# PASSAGE SHOWN
______
Math-first HPC examples¶
Write numerical kernels as ordinary math on fixed-size array tiles. The compiler lowers them to loops, SIMD, and (when proved) OpenMP — you do not call __li_simd_* in application or Tier 1 benchmark code.
| Surface (you write) | Status in lic today | Tier 1 bench |
|---|---|---|
dot(a, b) / a @ b on array[N, float] | Implemented | simd_dot |
C = A @ B on array[M, array[K, float]] | Implemented (fixed shapes) | matmul_naive |
Blocked IKJ C[i][j] += … on tiles | Implemented (manual loops) | matmul_blocked |
sum(a) on array[N, int\|float] | Implemented | — |
Element-wise a * b on arrays | Implemented (2i-a) | — |
@vectorized(lanes=4) / @no_vectorize on def | Policy + array SIMD gate (7d-b) | — |
@vectorized on for | Parse only | — |
@parallel on def / loops | Policy + OpenMP when proved | — |
See also: Linear algebra, Fast math & parallelism, math/linalg plan.
Dot product (1d)¶
dot(x, y) and x @ y are the same when x and y are both array[N, float] with the same N.
______
# SUPPLIED DATA
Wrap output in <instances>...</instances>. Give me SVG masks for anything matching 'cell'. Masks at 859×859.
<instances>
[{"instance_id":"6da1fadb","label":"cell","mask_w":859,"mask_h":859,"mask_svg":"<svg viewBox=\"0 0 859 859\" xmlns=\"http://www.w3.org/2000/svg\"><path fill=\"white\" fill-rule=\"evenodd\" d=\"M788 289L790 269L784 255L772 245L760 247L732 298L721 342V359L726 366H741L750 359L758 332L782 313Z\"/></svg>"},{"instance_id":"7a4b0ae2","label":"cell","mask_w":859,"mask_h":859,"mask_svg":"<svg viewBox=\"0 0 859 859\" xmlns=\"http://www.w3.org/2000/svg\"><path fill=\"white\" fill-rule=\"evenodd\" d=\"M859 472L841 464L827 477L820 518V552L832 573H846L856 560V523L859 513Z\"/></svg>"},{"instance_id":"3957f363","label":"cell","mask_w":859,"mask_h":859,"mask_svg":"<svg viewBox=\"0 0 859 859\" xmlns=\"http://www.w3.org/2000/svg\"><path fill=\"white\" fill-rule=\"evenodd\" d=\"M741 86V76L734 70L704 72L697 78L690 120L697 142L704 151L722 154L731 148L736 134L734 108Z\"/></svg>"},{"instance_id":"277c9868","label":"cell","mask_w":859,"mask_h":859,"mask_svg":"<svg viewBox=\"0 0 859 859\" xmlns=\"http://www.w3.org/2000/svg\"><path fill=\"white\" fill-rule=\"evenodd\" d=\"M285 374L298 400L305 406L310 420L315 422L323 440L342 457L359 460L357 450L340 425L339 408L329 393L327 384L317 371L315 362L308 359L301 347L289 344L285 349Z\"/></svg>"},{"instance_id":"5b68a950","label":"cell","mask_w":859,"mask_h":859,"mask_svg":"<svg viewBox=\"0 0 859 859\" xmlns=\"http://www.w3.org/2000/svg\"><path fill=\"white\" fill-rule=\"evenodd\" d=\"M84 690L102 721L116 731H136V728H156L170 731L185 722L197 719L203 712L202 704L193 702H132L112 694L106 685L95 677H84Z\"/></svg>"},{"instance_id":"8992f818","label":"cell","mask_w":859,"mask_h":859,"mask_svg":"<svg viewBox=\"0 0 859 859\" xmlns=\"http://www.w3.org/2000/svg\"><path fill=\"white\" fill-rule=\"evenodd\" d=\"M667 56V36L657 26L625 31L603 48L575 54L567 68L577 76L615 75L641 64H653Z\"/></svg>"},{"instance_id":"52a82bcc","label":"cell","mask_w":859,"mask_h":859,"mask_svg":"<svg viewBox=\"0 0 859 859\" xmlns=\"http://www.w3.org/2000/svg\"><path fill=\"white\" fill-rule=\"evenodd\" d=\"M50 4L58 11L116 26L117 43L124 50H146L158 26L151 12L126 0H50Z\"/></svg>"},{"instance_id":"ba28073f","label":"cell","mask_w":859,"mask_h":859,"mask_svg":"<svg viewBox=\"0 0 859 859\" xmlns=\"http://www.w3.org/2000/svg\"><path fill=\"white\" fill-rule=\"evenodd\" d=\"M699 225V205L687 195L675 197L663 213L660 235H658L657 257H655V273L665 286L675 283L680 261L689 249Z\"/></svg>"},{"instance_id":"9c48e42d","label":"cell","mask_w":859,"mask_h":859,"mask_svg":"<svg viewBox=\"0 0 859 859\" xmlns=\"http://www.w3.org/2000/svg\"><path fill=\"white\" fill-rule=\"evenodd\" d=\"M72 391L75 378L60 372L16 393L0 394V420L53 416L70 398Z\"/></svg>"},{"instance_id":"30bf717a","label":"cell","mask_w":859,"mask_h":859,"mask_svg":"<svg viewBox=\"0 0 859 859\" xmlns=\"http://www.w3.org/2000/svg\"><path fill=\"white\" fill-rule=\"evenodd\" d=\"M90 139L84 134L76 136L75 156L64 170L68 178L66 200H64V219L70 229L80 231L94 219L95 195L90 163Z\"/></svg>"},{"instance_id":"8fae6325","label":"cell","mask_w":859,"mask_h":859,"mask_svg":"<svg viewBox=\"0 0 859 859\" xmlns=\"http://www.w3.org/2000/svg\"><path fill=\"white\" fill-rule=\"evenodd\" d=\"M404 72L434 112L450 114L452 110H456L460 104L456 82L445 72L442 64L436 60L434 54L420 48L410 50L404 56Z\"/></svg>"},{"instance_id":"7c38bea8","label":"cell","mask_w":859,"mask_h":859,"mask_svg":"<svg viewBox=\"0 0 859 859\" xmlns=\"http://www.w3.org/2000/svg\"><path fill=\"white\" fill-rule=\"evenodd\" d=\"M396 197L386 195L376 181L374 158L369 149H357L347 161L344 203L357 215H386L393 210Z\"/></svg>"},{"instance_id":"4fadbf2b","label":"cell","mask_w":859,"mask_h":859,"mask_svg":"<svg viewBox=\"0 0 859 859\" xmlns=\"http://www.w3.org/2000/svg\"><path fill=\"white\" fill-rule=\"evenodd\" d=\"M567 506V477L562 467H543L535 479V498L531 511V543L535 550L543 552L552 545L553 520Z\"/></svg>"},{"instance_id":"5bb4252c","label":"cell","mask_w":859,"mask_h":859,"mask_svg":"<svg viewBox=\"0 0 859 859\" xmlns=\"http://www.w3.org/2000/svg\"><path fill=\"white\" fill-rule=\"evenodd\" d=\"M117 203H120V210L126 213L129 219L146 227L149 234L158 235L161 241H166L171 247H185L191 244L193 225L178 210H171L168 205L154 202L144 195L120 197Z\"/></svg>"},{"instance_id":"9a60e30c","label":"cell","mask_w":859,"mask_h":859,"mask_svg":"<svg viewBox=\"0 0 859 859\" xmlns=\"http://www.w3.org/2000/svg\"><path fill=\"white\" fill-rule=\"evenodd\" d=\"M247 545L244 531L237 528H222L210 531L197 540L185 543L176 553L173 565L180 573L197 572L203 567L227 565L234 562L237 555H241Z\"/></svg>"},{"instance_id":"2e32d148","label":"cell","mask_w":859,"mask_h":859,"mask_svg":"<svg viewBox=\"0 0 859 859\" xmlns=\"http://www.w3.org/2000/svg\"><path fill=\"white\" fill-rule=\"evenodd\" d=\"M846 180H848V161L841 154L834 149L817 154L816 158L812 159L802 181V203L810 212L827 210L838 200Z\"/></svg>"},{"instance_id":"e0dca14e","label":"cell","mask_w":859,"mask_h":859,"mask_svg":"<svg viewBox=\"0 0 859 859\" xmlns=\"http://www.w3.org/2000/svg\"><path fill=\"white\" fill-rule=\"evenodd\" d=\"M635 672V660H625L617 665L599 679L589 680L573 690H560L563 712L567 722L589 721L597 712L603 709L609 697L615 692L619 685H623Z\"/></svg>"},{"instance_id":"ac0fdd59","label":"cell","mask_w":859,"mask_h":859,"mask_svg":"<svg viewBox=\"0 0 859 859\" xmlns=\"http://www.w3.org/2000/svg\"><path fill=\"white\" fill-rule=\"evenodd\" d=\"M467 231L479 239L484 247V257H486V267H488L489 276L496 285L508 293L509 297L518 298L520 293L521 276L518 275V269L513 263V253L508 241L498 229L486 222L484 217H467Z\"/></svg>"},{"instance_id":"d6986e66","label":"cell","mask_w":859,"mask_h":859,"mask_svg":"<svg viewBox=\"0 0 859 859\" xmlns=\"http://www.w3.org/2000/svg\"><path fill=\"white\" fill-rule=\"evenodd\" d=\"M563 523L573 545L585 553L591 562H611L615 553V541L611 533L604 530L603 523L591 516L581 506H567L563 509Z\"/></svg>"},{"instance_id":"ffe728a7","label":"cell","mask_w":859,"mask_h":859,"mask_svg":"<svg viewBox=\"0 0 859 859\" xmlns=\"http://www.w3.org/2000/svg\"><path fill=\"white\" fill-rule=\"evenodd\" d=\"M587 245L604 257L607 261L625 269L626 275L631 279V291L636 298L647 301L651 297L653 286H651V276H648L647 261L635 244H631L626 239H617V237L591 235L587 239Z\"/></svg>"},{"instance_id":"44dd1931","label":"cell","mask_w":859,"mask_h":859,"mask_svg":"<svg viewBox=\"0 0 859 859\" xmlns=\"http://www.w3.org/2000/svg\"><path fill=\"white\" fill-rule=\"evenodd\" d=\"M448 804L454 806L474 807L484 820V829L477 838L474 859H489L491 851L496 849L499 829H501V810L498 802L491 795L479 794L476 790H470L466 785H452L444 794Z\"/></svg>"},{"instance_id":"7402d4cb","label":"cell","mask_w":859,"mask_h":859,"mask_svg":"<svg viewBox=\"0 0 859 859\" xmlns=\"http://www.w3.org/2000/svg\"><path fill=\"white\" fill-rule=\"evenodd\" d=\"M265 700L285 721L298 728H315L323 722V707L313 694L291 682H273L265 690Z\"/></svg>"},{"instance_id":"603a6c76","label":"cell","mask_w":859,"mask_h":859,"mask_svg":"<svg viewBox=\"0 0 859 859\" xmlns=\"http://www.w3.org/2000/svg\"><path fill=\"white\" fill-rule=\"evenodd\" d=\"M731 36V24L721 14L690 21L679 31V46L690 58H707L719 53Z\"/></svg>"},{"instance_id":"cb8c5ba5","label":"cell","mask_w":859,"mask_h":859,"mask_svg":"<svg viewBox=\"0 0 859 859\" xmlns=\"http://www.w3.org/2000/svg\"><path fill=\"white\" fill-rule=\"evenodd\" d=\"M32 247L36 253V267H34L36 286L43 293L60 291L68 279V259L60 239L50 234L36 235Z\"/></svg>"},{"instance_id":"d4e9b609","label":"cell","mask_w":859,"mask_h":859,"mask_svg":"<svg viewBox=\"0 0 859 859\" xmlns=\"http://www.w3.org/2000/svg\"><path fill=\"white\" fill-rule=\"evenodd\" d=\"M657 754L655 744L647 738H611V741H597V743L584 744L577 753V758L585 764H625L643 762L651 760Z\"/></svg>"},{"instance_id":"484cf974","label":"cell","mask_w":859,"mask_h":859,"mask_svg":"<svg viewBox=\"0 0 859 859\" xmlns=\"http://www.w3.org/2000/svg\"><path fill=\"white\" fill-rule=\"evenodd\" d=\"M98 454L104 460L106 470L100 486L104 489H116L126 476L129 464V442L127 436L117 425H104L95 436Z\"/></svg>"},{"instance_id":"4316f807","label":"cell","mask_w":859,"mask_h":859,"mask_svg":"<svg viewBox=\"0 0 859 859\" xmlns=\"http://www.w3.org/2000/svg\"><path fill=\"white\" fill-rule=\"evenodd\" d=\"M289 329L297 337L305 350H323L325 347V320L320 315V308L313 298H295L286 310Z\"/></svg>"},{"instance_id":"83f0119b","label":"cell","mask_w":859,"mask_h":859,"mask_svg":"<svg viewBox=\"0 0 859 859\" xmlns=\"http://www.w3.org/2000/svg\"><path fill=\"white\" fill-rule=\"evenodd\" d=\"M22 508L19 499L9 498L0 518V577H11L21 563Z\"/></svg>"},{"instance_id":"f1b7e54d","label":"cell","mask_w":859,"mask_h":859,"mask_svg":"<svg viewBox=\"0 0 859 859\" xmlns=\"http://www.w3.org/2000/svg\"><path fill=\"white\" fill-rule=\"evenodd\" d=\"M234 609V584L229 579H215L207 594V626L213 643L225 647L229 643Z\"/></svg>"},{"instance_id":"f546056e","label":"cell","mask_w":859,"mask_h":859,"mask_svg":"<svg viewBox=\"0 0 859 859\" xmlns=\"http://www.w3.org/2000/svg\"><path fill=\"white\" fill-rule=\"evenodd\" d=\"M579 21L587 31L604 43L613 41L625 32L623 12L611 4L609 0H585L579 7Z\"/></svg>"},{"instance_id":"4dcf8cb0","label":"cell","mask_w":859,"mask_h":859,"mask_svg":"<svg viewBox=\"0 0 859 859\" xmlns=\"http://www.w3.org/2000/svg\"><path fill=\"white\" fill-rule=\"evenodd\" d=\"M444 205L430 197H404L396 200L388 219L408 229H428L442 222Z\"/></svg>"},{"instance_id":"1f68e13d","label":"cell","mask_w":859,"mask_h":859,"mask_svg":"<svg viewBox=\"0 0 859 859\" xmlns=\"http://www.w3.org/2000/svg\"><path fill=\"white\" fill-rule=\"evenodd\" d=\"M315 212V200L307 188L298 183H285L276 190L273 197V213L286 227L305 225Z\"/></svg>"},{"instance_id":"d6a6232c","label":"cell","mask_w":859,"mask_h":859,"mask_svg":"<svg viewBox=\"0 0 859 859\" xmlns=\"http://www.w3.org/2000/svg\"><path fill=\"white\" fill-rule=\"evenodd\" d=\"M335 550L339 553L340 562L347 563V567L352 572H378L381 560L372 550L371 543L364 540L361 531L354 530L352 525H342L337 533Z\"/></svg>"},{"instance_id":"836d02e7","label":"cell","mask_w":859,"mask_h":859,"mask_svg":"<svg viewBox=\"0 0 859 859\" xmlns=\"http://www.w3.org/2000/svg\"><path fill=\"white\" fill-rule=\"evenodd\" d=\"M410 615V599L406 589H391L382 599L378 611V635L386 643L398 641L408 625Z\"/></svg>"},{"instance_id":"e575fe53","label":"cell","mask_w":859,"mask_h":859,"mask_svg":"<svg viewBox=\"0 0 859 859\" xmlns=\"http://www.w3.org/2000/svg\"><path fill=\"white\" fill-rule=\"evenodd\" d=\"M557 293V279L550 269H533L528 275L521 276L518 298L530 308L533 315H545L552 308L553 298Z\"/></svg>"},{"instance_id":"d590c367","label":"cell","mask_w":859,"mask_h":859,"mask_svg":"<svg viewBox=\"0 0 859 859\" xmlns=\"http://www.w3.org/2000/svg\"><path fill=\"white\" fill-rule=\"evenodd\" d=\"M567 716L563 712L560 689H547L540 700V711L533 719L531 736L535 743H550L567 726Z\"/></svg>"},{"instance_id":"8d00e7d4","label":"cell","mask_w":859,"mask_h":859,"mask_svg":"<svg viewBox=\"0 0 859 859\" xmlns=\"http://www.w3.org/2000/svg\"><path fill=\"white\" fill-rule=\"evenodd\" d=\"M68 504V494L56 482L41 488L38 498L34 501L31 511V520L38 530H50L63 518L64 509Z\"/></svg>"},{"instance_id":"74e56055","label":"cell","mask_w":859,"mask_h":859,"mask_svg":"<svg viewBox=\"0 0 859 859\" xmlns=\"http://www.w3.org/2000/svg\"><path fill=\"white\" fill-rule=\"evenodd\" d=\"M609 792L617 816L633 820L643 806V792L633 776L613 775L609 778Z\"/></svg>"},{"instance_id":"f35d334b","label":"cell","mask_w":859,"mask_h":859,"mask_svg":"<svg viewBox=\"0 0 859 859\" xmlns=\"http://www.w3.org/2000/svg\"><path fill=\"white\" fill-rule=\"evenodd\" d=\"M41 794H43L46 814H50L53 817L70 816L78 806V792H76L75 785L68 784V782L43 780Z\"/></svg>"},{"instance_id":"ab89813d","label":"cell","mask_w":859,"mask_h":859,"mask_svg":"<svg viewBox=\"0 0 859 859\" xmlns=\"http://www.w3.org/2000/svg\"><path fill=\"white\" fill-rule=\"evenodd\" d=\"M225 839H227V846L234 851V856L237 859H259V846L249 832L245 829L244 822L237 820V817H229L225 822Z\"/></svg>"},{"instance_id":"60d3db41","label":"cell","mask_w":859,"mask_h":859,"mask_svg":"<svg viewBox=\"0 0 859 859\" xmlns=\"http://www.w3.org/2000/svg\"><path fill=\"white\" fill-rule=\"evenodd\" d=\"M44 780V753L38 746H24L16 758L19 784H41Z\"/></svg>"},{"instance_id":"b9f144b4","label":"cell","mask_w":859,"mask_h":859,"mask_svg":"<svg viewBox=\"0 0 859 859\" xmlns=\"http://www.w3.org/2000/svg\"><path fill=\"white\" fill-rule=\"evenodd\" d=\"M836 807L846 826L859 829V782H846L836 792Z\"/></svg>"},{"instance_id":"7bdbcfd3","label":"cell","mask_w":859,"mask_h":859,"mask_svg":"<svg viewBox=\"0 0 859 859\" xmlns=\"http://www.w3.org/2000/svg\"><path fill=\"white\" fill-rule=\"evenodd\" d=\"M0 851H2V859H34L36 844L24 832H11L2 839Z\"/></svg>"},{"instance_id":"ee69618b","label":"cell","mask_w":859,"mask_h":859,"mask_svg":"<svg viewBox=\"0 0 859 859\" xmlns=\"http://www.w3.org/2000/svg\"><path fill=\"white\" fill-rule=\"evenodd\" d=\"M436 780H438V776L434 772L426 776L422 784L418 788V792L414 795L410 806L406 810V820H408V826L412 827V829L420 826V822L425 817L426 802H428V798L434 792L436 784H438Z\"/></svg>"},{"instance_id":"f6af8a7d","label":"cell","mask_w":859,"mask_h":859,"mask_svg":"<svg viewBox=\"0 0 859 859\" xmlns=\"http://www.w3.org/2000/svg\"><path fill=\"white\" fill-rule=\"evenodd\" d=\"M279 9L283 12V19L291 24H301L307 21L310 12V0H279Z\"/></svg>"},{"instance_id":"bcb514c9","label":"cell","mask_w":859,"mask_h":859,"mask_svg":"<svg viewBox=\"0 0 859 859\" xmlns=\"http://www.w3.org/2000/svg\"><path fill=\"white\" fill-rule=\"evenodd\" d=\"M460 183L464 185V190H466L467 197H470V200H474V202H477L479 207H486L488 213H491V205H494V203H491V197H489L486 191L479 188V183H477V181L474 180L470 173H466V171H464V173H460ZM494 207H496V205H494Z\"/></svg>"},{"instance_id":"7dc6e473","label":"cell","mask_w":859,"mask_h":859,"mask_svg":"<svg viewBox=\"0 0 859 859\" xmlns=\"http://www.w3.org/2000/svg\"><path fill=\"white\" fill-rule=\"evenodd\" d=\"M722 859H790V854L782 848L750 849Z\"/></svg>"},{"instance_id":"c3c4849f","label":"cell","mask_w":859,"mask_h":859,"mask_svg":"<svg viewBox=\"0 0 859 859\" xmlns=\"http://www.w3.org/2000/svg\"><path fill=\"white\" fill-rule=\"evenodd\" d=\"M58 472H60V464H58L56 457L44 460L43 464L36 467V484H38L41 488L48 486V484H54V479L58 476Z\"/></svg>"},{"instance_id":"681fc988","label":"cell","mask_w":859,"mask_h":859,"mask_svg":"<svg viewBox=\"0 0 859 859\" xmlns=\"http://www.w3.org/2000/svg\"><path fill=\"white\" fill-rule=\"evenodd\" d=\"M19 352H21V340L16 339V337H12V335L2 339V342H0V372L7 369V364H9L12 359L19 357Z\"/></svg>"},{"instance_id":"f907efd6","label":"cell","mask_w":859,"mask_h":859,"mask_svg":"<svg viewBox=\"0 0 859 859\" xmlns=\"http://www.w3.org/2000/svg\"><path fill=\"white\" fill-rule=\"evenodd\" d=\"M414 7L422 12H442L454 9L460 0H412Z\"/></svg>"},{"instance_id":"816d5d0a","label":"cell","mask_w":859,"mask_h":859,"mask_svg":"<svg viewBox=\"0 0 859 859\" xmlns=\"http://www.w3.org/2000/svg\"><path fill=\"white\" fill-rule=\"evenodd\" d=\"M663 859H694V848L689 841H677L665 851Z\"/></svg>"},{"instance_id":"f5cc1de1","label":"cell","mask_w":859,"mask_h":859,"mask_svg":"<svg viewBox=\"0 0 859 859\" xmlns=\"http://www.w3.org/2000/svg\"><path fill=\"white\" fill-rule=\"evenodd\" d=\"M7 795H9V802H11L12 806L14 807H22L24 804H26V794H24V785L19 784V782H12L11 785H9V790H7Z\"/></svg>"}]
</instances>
______
# EXERCISE SET
1. For the math-first HPC examples page, decide whether each statement agrees with it. Answer yes or no for each, and quote the exact words that settle it. (a) Putting @vectorized on a for loop is only parsed so far. (b) Application code is expected to call __li_simd_* directly. (c) The Tier 1 bench for the dot product is matmul_naive.
2. Retype everything in the math-first HPC examples page from "Math-first HPC examples¶" down to "parallelism, math/linalg plan.".

# FULL SOLUTIONS
1.
(a) Yes: "Parse only"
(b) No: "you do not call __li_simd_* in application or Tier 1 benchmark code"
(c) No: "simd_dot"

2.
Math-first HPC examples¶
Write numerical kernels as ordinary math on fixed-size array tiles. The compiler lowers them to loops, SIMD, and (when proved) OpenMP — you do not call __li_simd_* in application or Tier 1 benchmark code.
| Surface (you write) | Status in lic today | Tier 1 bench |
|---|---|---|
dot(a, b) / a @ b on array[N, float] | Implemented | simd_dot |
C = A @ B on array[M, array[K, float]] | Implemented (fixed shapes) | matmul_naive |
Blocked IKJ C[i][j] += … on tiles | Implemented (manual loops) | matmul_blocked |
sum(a) on array[N, int\|float] | Implemented | — |
Element-wise a * b on arrays | Implemented (2i-a) | — |
@vectorized(lanes=4) / @no_vectorize on def | Policy + array SIMD gate (7d-b) | — |
@vectorized on for | Parse only | — |
@parallel on def / loops | Policy + OpenMP when proved | — |
See also: Linear algebra, Fast math & parallelism, math/linalg plan.